- Dataset -
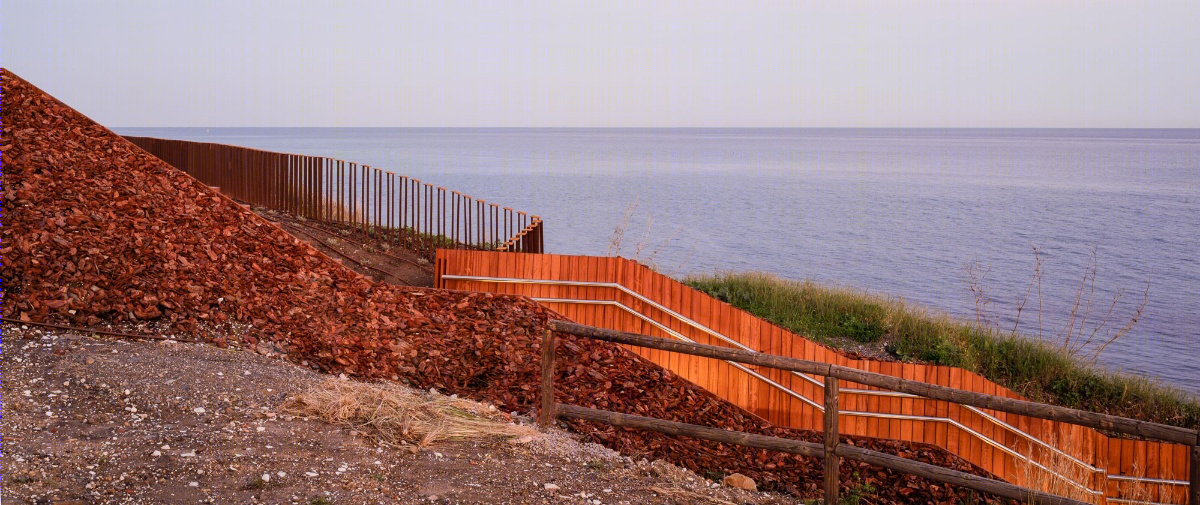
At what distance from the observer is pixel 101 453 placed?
5.94 m

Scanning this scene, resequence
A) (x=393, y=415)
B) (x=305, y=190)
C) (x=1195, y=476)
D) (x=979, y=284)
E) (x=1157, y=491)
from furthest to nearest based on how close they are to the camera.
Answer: (x=979, y=284)
(x=305, y=190)
(x=1157, y=491)
(x=393, y=415)
(x=1195, y=476)

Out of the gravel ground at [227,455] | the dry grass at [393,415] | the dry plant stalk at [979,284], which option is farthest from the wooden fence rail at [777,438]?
the dry plant stalk at [979,284]

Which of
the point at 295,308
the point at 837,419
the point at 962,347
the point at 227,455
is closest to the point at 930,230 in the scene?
the point at 962,347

- Task to carry out -
Rewrite the listing above, replacing "from furthest to nearest" with "from farthest to nearest" and leaving everything else unchanged. Leave the pictures out.

- Worked solution -
At what distance from the observer is pixel 101 453 placed?
5.94 m

Scanning this scene, resequence
A) (x=393, y=415)
B) (x=305, y=190)
C) (x=1195, y=476)
D) (x=979, y=284)
E) (x=1157, y=491)
from farthest to nearest based on how close they are to the camera.
Answer: (x=979, y=284)
(x=305, y=190)
(x=1157, y=491)
(x=393, y=415)
(x=1195, y=476)

Out of the gravel ground at [227,455] | the dry grass at [393,415] | the dry plant stalk at [979,284], which option is farthest from the wooden fence rail at [777,438]?
the dry plant stalk at [979,284]

Which of
the point at 295,308
the point at 837,419
the point at 962,347
the point at 227,455
is closest to the point at 930,230 in the scene?
the point at 962,347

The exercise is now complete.